Mounting help
I just installed Mandrake 9.1 on my computer and I am a complete newbie to Linux. I have two other windows partitions, C: and D:. C: is where windows is installed and D: is for storage. Both are in NTFS. How do I view those drives through Linux? I foudn some stuff on mounting.
Mara said: " Let's say you've got Windows (FAT32) partition - /dev/hda1. To mount it, create /mnt/windows (command: 'mkdir /mnt/windows') directory (or similar) and run mount -t vfat /dev/hda1 /mnt/windows Now you can access your Windows files in /mnt/windows." I can't seem to get the first command to work in the terminal. It gives me this message when i type it in. "mkdir: cannot create directory `/mnt/windows': Permission denied" |
if you did a default install of mandrake then it should have created the directories in the /mnt and mounted the partitions at boot time. so
just goto /mnt directory and look for the direcotries. you were not root i guess when you tried to make the directory. /mnt is owned by root |
You have to be root. Try this in an x terminal first:
Code:
[phil@tinwhistle phil]$ su - :tisk: Don't try rm -R / |
right, to get root in the terminal, type:
su, then enter then your root password, then press enter then try those steps again |
manthram was right, it did mount it automatically. There is a problem though. I have two partitions, C: and D:. C: has windows on it and D: has mp3s, movies and stuff. I can see the C: fine but I can't seem to see the D:.
here is what's in /mnt /mnt +cdrom +cdrom2 +floppy +win_c win_c2 win_d win_c has my windows xp on it. win_c2 is blank. win_d is blank. One of those folders I should see all my mp3s and movies and stuff. Is there a way to unmount the win_c2 and win_d and then remount it? |
Use diskdrake, as root.
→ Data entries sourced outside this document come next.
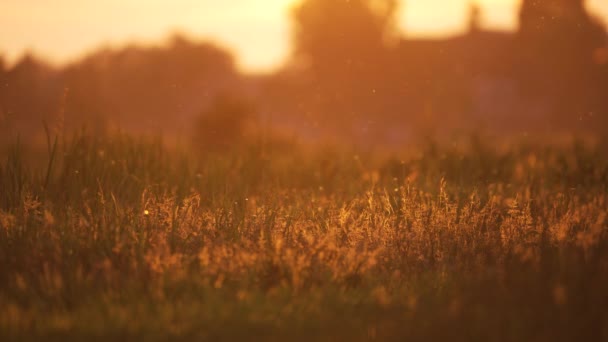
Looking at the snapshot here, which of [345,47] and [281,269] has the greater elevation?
[345,47]

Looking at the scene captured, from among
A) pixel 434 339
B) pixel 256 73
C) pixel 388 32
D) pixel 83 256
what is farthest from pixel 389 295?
pixel 256 73

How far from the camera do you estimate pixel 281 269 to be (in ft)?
13.1

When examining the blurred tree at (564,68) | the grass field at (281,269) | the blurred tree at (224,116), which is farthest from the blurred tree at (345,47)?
the grass field at (281,269)

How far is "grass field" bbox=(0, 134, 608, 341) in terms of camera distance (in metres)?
3.24

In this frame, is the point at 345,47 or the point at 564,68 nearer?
the point at 564,68

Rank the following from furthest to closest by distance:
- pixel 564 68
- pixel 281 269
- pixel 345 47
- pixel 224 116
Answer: pixel 345 47 → pixel 564 68 → pixel 224 116 → pixel 281 269

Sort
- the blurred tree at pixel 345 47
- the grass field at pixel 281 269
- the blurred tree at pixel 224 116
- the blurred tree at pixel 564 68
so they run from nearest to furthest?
the grass field at pixel 281 269, the blurred tree at pixel 224 116, the blurred tree at pixel 564 68, the blurred tree at pixel 345 47

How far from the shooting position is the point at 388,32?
95.6ft

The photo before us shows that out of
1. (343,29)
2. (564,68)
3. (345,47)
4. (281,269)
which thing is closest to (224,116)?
(343,29)

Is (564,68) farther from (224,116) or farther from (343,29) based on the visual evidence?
(224,116)

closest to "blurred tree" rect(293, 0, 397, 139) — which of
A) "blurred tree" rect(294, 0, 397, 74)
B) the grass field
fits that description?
"blurred tree" rect(294, 0, 397, 74)

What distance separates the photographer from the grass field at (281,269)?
3.24 metres

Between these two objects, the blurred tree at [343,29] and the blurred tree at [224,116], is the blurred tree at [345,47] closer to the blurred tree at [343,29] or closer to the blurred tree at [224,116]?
the blurred tree at [343,29]

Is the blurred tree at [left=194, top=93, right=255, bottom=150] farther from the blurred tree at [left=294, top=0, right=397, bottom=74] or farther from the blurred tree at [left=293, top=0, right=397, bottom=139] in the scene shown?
the blurred tree at [left=294, top=0, right=397, bottom=74]
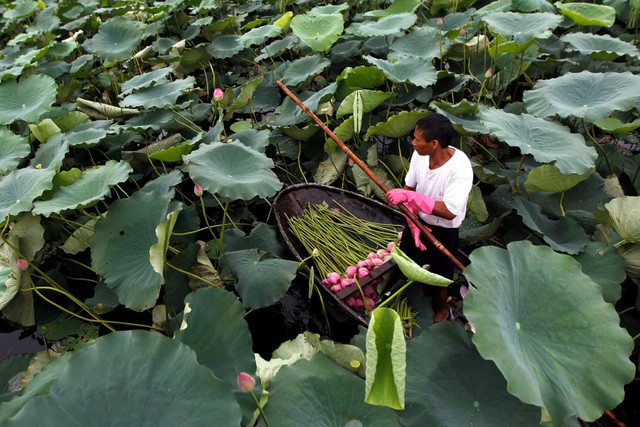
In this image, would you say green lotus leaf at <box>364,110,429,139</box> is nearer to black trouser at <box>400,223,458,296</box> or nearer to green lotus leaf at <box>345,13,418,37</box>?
black trouser at <box>400,223,458,296</box>

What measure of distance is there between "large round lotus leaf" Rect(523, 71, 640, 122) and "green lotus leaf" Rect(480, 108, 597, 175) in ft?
0.47

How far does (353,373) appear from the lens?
162 centimetres

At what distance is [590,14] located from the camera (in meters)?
3.43

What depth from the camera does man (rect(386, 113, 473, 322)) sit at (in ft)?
6.15

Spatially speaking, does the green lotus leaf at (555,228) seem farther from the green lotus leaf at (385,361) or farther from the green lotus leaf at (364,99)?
the green lotus leaf at (385,361)

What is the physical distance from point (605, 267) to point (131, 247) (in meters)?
2.17


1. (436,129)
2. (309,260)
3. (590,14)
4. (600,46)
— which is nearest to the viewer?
(436,129)

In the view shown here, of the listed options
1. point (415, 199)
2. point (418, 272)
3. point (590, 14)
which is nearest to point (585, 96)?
point (590, 14)

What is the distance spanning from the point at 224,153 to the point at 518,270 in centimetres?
151

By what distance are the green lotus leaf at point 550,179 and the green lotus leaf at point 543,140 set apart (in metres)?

Do as it says and backup your /etc/fstab file first. :)
"mount -t vfat /dev/hda1 /mnt/windows" wont work for ntfs ;) Linux can only read NTFS partitions at the moment, writing to them is unstable. Blame Microsoft. Use a FAT32 partition as a go-between to write to windows. |
I read several replies, but this works for me and also gets rid of the "must be root" to mount and read ntfs drive.
make a directory in /mnt as the mount point, I use xp on mine. Then add the next line to /etc/fstab. /dev/hda1 /mnt/xp ntfs ro,users,umask=022 0 0 You will need to also change the /dev/hda1 to whatever your partition for ntfs is. Hope this helps....... |
It may help to put a text file (while in windows) saying drive c, drive d, etc. as Windows uses some strange scheme if drives have multiple partitions on the same drive. They won't be c=/dev/hda1, d=/dev/hda2, etc. That threw me for a loop for a long time figuring that out.